現実離れした勝利で「とても感情的な週」を締めくくったバッカニアーズQBブレイディ
2021年10月04日(月) 23:02現地3日(日)にニューイングランド・ペイトリオッツと対戦したタンパベイ・バッカニアーズが最初のドライブでフィールドに出た際、ブーイングが起こった。そのブーイングはスタジアムにいた全員――ファンはもちろんのこと、クオーターバック(QB)トム・ブレイディ、そしてニューイングランド・ペイトリオッツのヘッドコーチ(HC)ビル・ベリチックも――が抱えていた葛藤をよく表していたのかもしれない。
彼らが目にしたのは、時代をけん引した非凡なクオーターバックがかつてとは別のユニフォームを着て、関係が悪化したとされるチームと対戦するというNFL史上最も奇妙な光景だった。
ひとたび試合が終われば、ベリチックHCはノスタルジーに浸っている場合ではなくなった。ブレイディと初めて対峙したときの感想を聞かれたベリチックHCは歯切れよく次のように答えている。
「われわれは守備の練習で毎日トム・ブレイディと向き合っていた。つまり、トム・ブレイディがわれわれにとって初見だったわけではない」
その後、ブレイディと話すためにバッカニアーズのロッカールームに入ったベリチックHCは25分近くもそこで過ごしていた。
バッカニアーズの勝利後、ブレイディは旧HCやチームメイトと抱擁を交わしている。
ブレイディはチームに対し、自身や自身を取り巻くストーリーを気にせず、試合に勝つことに集中するように伝えていたと、ランニングバック(RB)レナード・フォーネットは話している。
バッカニアーズHCのブルース・エリアンスはこう語った。
「彼にとってはとても特別なことだと思う。この1週間、心の中に秘めていたものを彼は今、吐き出しているのかもしれないね。しかし、彼にとっては大きな一週間だったが、チームにとってはもっと大きな一週間だった。これはクオーターバックとコーチの問題だと言う人たちに対して私はとても、とてもフラストレーションを感じていた。これはチームスポーツだ。この試合はバックスが勝ったのだ。われわれがペイトリオッツに勝った。皆、これがチームゲームだということを見失っていた。誰もがこの試合をブレイディとベリチックのものにしたがっていた。ビルは一度もプレーしていなかったのに。彼が率いる22人の選手は全力でプレーしていたし、彼はきっとそうさせると思っていた。われわれの22人の選手も全力でプレーしていた。その中の一人がたまたまブレイディだっただけだ」
20年の月日と思いがつまった夜がついに終わりを告げたとき、ブレイディは古巣凱旋に際して自分に影響を与えてくれたニューイングランドの人々について考えながら「とても感情的な1週間」を過ごしたと認めている。また、ファンからの扱いについては期待しないようにしていたようだ。
しかし、彼らは「最高」だったとブレイディは言う。
ベリチックHCとの関係についてブレイディは「僕が見た中で、本当に正確なことを言っているものは何もない。そういうものは絶対に僕の個人的な感情や信念から来るものじゃない。コーチとしての彼、そしてこの組織のさまざまな人々を尊敬している」と言いながらも、互いに何を話したかについては明かさなかった。

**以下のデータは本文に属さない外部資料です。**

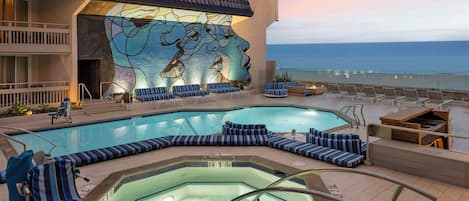 Piscine extérieure, piscine chauffée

自身の傑出したキャリアのほとんどを生み出したジレット・スタジアムでの試合は今回が最後だという可能性はあるのかと問われたブレイディ。ブレイディは現在44歳で、バッカニアーズが次にここでプレーする可能性があるのは2023年だ。
「将来、どうなるかは分からない。もしかしたら、ここに戻ってくるチャンスがあるかもしれない」とブレイディは答えている。
チームの勝利はもちろん、得た反応や受けた扱いがそうさせたのか、月曜朝のブレイディの声は大部分において平穏そのものだった。
ブレイディは「僕はいつもこのコミュニティの一部だと感じている。僕にとってはアメージングな場所だった。今でもそうだ」とコメントしている。
ブレイディはこの試合で史上最多パスヤードを更新した。記録を樹立したのはバッカニアーズの一員としてだったが、たとえそのブレイディに負かされたとしても、もう一度ジレット・スタジアムで伝説のクオーターバックがプレーするのを見に来たすべての人々が、雨の中で立ち上がってそれを見届けている。
「これまでに僕のパスを受けたすべての人たちが、彼らのおかげでこのものすごくクールな記録ができたと思って、笑顔になってくれるといいね」とブレイディは語った。
彼のパスを見守ってきた多くの人々も、やはり笑顔を浮かべたことだろう。